Thermodynamics Research Center / ThermoML | Journal of Chemical and Engineering Data

ABSTRACT

Green leaf volatiles (GLVs) are a family of oxygenated hydrocarbons emitted in large quantities by plants, especially those under mechanical stress or damage. GLVs can significantly contribute to the formation of secondary organic aerosols (SOAs) by reacting with oxidants in atmospheric water droplets (fog, mist, and rain). Here we investigated the properties of four GLVs, 2-methyl-3-buten-2-ol (MBO), methyl salicylate (MeSA), cis-3-hexen-1-ol (HxO), and cis-3-hexenylacetate (HxAc) in air/water systems at 298 K using a combination of experiments and molecular simulations.
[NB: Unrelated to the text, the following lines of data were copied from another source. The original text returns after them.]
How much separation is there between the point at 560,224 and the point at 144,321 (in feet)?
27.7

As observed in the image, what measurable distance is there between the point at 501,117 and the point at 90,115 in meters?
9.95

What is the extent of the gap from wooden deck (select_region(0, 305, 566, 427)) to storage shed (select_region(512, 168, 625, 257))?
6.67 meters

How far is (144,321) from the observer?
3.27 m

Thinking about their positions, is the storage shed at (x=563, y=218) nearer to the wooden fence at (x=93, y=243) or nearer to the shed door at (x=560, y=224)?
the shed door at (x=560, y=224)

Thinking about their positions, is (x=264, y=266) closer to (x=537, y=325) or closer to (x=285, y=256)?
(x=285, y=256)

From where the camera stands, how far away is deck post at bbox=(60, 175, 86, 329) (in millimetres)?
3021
Good agreement between simulation and experimental results of the 1-octanol/water partition coefficients and the free energy of hydration of the GLVs ensure the suitability of our molecular models for these systems; likewise, surface concentrations determined from experimental measurements of the surface tensions of these systems compared favorably against trends determined from molecular simulations. Our simulations indicate that all four GLVs exhibit deep free energy minima at the air/water interfaces; the stability of the GLV solutes at the air/water interface is mainly driven by energetic interactions between these solutes and water molecules. Our results suggest that the air/water interface is the most likely site for chemical reactions between GLVs and atmospheric oxidants. Such a finding has important implications in the kinetics and mechanisms of these reactions, which can be significantly different from those observed when these reactions take place in the gas phase or in the bulk of water phases.